Son mémoire de maîtrise sur la question lui a d’ailleurs valu le Prix du meilleur mémoire pour l’année 2018, attribué par HEC. Pour 2019-2020, il a également reçu une bourse de doctorat en recherche du Fonds de recherche du Québec — Nature et technologies (FRQNT) et une autre de l’Institut de valorisation des données (IVADO). « Ça permet de financer ces recherches, qui sont très coûteuses en général. C’est important d’avoir ce financement, sinon ça devient rapidement difficile et trop cher à mon échelle », explique Théophile Demazure.

Envisager l’avenir au Québec

Celui qui estime que sa première année à Montréal « n’a pas été facile » en raison du fait qu’il ne connaissait personne à son arrivée n’a aujourd’hui « aucun regret ». « Je me suis fait de très bons amis. Maintenant, je suis très intégré au Québec. J’adore ça et je n’ai pas le projet de partir. Je me vois bien rester. Je suis tombé amoureux du Québec et des Québécois », raconte Théophile Demazure.

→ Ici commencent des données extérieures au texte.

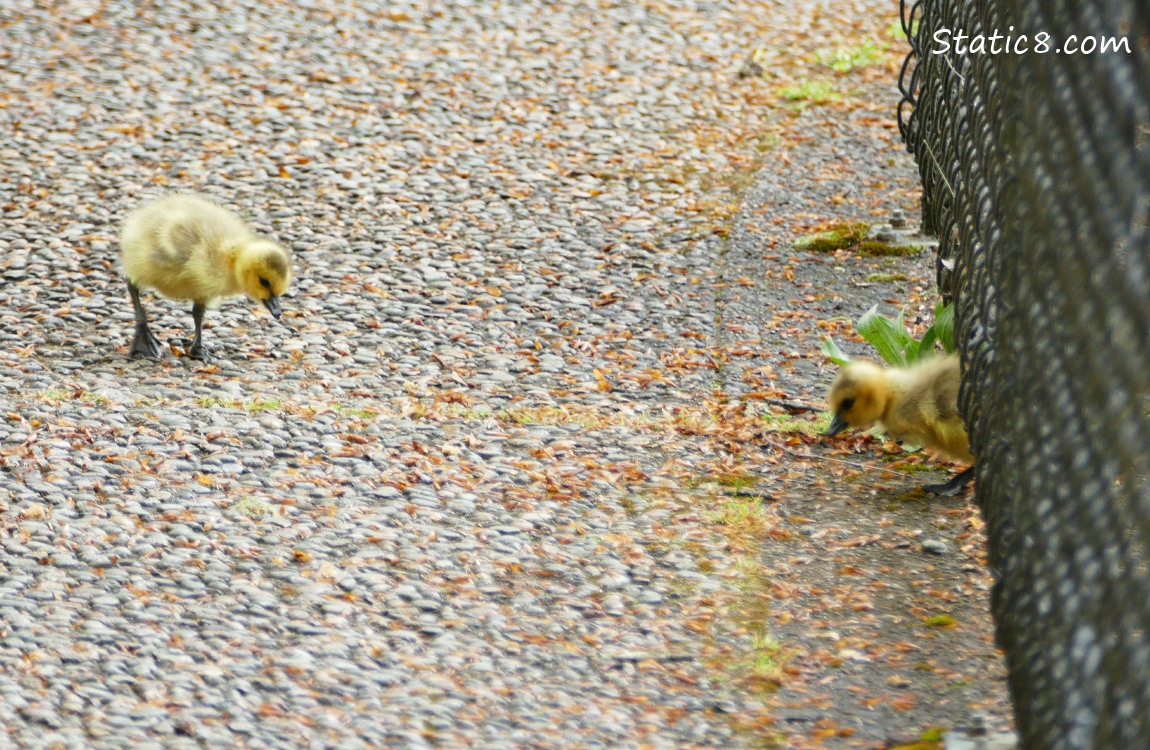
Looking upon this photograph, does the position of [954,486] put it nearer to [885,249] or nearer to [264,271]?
[885,249]

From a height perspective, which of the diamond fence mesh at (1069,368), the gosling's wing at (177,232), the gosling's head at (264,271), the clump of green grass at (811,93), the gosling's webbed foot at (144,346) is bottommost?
the diamond fence mesh at (1069,368)

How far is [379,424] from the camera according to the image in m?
4.82

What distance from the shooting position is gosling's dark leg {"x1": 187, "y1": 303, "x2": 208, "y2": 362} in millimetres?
5492

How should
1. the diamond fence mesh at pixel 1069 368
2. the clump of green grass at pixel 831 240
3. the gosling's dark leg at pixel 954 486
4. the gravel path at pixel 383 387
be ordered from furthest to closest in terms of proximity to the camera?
the clump of green grass at pixel 831 240 < the gosling's dark leg at pixel 954 486 < the gravel path at pixel 383 387 < the diamond fence mesh at pixel 1069 368

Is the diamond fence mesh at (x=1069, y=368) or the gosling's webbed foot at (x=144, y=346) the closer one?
the diamond fence mesh at (x=1069, y=368)

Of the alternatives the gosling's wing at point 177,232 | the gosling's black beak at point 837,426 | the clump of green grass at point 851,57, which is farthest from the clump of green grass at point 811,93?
the gosling's black beak at point 837,426

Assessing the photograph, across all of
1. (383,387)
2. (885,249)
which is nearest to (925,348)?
(885,249)

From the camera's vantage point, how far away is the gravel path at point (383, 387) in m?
3.22

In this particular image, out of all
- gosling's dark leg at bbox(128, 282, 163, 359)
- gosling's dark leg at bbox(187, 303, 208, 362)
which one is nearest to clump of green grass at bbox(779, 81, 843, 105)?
gosling's dark leg at bbox(187, 303, 208, 362)

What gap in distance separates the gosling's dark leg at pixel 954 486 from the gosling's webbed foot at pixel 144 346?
3.22 m

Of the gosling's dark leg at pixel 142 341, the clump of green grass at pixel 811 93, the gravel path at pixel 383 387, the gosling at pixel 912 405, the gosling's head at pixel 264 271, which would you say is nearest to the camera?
the gravel path at pixel 383 387

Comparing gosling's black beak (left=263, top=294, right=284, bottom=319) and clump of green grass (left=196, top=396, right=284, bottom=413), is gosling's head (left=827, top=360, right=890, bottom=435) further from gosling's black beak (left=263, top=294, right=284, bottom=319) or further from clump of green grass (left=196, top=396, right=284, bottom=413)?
gosling's black beak (left=263, top=294, right=284, bottom=319)

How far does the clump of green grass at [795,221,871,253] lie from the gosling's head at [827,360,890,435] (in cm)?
217

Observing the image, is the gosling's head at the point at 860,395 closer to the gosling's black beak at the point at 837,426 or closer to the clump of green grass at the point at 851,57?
the gosling's black beak at the point at 837,426
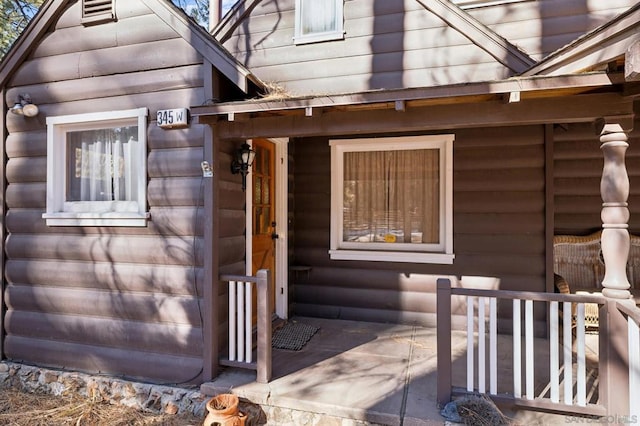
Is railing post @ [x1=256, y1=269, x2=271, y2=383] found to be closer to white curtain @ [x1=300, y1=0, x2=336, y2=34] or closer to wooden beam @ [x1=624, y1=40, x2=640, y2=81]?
wooden beam @ [x1=624, y1=40, x2=640, y2=81]

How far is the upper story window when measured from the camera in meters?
→ 3.33

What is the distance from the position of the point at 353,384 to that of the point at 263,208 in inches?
79.8

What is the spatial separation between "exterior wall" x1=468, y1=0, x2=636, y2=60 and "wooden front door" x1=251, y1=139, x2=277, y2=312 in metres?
2.80

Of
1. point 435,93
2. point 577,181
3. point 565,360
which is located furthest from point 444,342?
point 577,181

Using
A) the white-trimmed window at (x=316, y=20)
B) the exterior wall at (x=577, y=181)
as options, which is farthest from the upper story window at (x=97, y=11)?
the exterior wall at (x=577, y=181)

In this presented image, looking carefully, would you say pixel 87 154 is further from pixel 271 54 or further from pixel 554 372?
pixel 554 372

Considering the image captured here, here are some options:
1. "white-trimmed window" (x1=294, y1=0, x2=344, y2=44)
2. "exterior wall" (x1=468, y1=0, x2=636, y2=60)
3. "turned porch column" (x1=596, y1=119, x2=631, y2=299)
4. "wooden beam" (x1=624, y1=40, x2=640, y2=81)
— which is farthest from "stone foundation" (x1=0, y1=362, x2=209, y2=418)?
"exterior wall" (x1=468, y1=0, x2=636, y2=60)

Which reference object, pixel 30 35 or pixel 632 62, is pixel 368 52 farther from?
pixel 30 35

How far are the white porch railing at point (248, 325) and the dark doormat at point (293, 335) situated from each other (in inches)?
19.8

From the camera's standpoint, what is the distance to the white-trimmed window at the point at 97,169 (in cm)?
324

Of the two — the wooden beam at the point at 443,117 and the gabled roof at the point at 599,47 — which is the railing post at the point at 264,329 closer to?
the wooden beam at the point at 443,117

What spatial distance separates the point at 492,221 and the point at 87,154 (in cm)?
420

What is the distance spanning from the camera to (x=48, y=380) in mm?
3367

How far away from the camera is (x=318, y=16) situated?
4.31 m
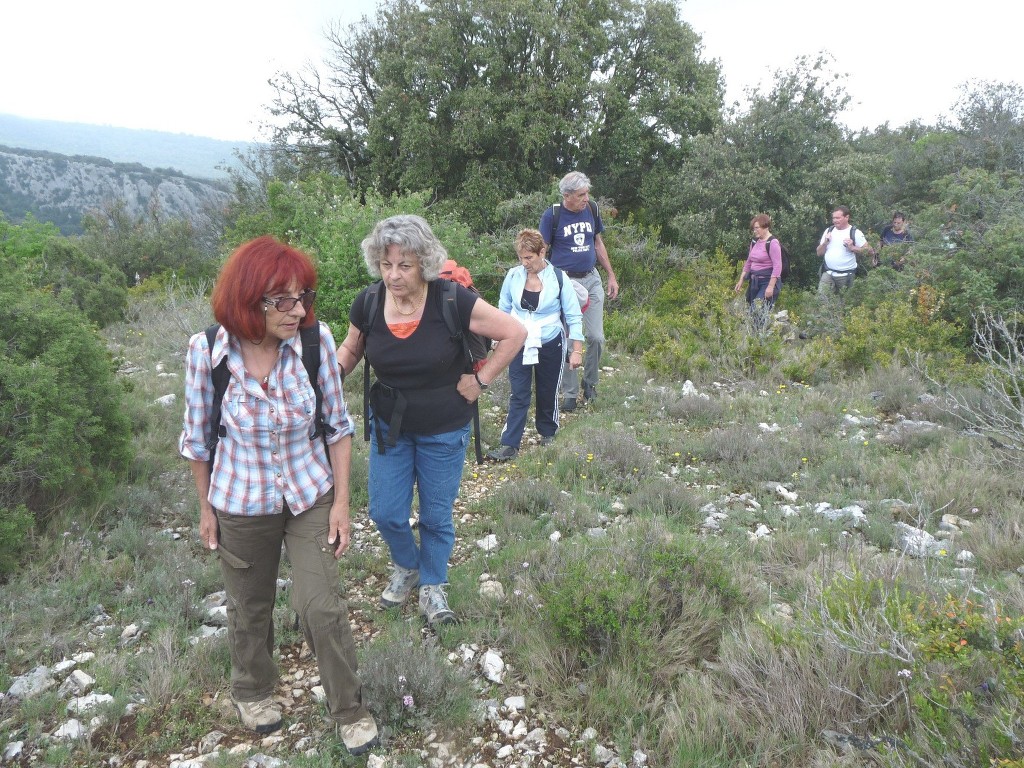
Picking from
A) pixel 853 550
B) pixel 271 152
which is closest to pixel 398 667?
pixel 853 550

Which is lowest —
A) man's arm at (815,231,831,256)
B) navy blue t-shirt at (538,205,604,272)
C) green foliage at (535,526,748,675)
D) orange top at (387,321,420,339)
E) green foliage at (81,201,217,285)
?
green foliage at (81,201,217,285)

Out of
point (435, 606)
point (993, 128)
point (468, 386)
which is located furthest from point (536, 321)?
point (993, 128)

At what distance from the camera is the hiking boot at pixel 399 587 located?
3.47 m

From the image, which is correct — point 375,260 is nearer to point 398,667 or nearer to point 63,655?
point 398,667

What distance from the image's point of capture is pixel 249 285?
2211 millimetres

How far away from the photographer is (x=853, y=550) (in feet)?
11.9

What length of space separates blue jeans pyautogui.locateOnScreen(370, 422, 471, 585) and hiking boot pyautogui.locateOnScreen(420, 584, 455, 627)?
0.12 feet

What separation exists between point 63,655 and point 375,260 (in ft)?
7.34

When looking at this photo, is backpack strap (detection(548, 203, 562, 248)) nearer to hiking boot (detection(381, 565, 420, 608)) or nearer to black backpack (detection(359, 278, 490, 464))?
black backpack (detection(359, 278, 490, 464))

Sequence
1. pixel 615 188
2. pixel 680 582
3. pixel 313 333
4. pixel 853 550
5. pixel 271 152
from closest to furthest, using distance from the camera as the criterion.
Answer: pixel 313 333 < pixel 680 582 < pixel 853 550 < pixel 615 188 < pixel 271 152

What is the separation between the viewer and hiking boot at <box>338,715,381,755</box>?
2.44 metres

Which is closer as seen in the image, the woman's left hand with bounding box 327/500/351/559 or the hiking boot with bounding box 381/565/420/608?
the woman's left hand with bounding box 327/500/351/559

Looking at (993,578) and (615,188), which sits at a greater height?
(615,188)

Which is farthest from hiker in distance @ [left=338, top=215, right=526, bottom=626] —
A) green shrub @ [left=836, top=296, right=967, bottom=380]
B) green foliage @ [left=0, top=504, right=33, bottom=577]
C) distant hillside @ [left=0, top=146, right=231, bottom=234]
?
distant hillside @ [left=0, top=146, right=231, bottom=234]
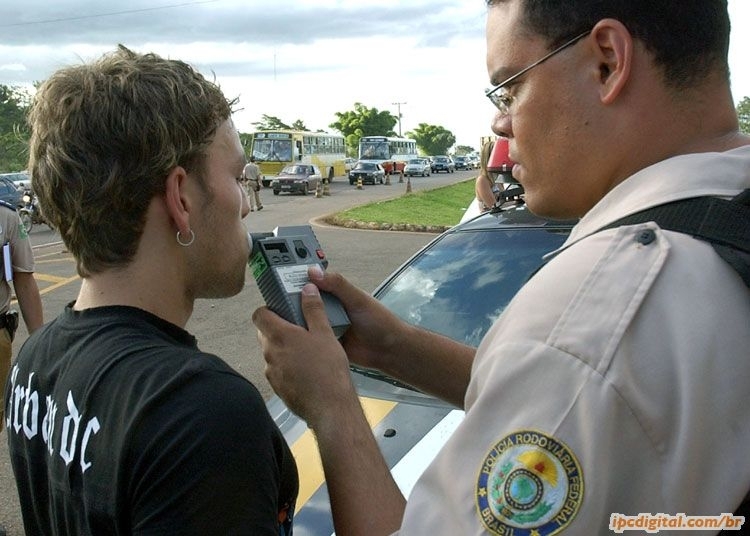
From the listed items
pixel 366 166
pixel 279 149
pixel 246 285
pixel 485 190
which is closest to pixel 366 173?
pixel 366 166

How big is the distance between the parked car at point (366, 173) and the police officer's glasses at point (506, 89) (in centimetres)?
3639

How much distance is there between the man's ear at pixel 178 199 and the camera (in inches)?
53.0

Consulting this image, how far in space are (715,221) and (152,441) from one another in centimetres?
87

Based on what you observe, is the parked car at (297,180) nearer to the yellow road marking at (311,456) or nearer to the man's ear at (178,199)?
the yellow road marking at (311,456)

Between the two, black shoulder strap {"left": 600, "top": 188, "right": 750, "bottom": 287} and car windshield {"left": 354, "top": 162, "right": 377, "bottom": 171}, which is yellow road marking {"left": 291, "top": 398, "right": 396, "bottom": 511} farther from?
car windshield {"left": 354, "top": 162, "right": 377, "bottom": 171}

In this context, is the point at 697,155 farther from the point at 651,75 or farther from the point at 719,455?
the point at 719,455

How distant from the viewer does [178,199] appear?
1367mm

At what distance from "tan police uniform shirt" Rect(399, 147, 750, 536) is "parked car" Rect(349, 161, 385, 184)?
36909 mm

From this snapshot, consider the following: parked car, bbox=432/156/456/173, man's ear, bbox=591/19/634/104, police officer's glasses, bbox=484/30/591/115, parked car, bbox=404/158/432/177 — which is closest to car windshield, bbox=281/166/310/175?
parked car, bbox=404/158/432/177

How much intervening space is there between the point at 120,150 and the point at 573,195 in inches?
32.1

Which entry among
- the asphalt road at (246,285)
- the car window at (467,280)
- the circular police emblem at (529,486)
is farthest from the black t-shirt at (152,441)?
the asphalt road at (246,285)

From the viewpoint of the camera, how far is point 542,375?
93cm

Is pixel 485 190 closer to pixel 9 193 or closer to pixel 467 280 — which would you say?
pixel 467 280

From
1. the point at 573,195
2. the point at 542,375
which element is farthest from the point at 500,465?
the point at 573,195
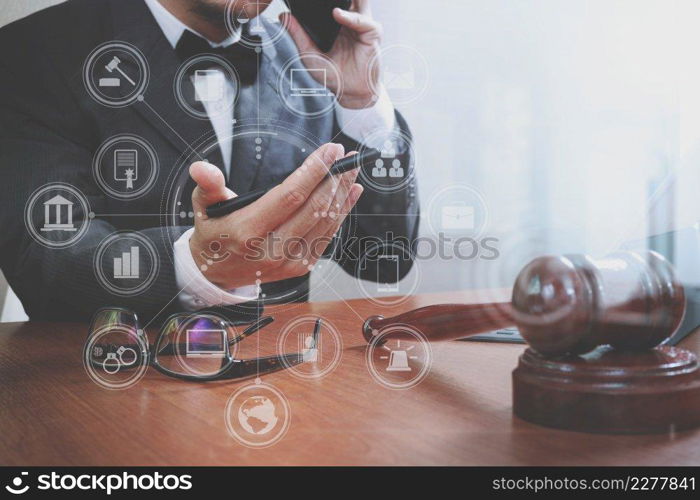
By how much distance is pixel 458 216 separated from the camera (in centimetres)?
70

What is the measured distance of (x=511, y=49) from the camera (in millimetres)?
704

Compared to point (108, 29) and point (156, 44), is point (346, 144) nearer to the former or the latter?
point (156, 44)

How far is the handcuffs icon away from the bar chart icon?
0.85 ft

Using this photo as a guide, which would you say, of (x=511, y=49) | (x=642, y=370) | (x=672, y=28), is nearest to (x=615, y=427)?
(x=642, y=370)

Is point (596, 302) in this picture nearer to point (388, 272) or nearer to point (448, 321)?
point (448, 321)

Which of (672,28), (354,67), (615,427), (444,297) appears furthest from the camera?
(672,28)

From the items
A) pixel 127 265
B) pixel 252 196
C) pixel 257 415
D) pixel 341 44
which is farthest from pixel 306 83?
pixel 257 415

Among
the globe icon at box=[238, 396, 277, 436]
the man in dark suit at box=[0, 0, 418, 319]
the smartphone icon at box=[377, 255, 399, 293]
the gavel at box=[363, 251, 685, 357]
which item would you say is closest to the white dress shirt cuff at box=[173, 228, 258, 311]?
the man in dark suit at box=[0, 0, 418, 319]

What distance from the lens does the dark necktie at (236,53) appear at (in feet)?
2.12

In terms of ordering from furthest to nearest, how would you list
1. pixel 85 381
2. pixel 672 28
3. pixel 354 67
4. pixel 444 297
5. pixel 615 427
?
1. pixel 672 28
2. pixel 354 67
3. pixel 444 297
4. pixel 85 381
5. pixel 615 427

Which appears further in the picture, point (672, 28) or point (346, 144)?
point (672, 28)

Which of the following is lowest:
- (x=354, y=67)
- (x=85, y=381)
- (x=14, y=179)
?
(x=85, y=381)

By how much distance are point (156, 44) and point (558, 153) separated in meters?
0.46

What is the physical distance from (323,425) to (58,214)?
24.9 inches
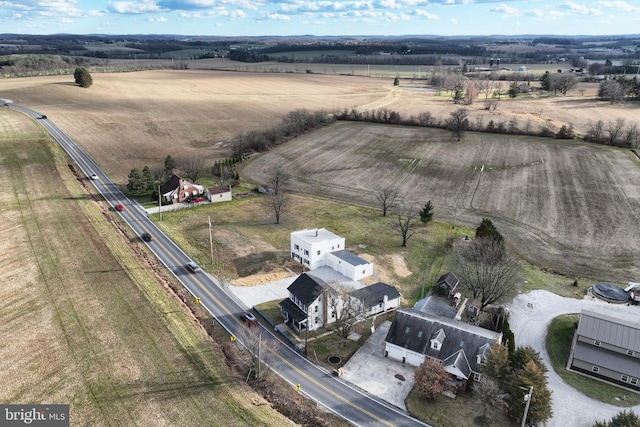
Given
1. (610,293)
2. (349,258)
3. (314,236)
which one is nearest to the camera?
(610,293)

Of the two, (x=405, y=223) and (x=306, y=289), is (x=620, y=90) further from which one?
(x=306, y=289)

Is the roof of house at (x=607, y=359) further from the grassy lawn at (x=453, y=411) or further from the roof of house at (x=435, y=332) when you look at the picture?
the grassy lawn at (x=453, y=411)

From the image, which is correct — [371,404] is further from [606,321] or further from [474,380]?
[606,321]

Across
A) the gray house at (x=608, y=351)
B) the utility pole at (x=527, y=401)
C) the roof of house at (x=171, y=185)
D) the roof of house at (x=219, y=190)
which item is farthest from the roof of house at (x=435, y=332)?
the roof of house at (x=171, y=185)

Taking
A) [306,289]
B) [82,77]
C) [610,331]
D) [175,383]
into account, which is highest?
[82,77]

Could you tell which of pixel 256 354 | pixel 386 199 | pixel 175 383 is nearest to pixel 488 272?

Le jeune chercheur espère d’ailleurs terminer son doctorat d’ici deux ans. Que fera-t-il après ? Il l’ignore encore. L’idée de demeurer dans le milieu de l’enseignement pour transmettre son savoir l’attire autant que l’option d’occuper un emploi dans l’industrie en recherche et développement. « Un des facteurs importants est que j’aimerais rester au Québec. Je pense que ça va beaucoup jouer sur le choix que je vais faire », avance-t-il toutefois.
 

Il souhaite aussi que son père, passionné de jeux et d’aviation, puisse lui rendre visite depuis Genève pour tester l’un des simulateurs sur lesquels il travaille.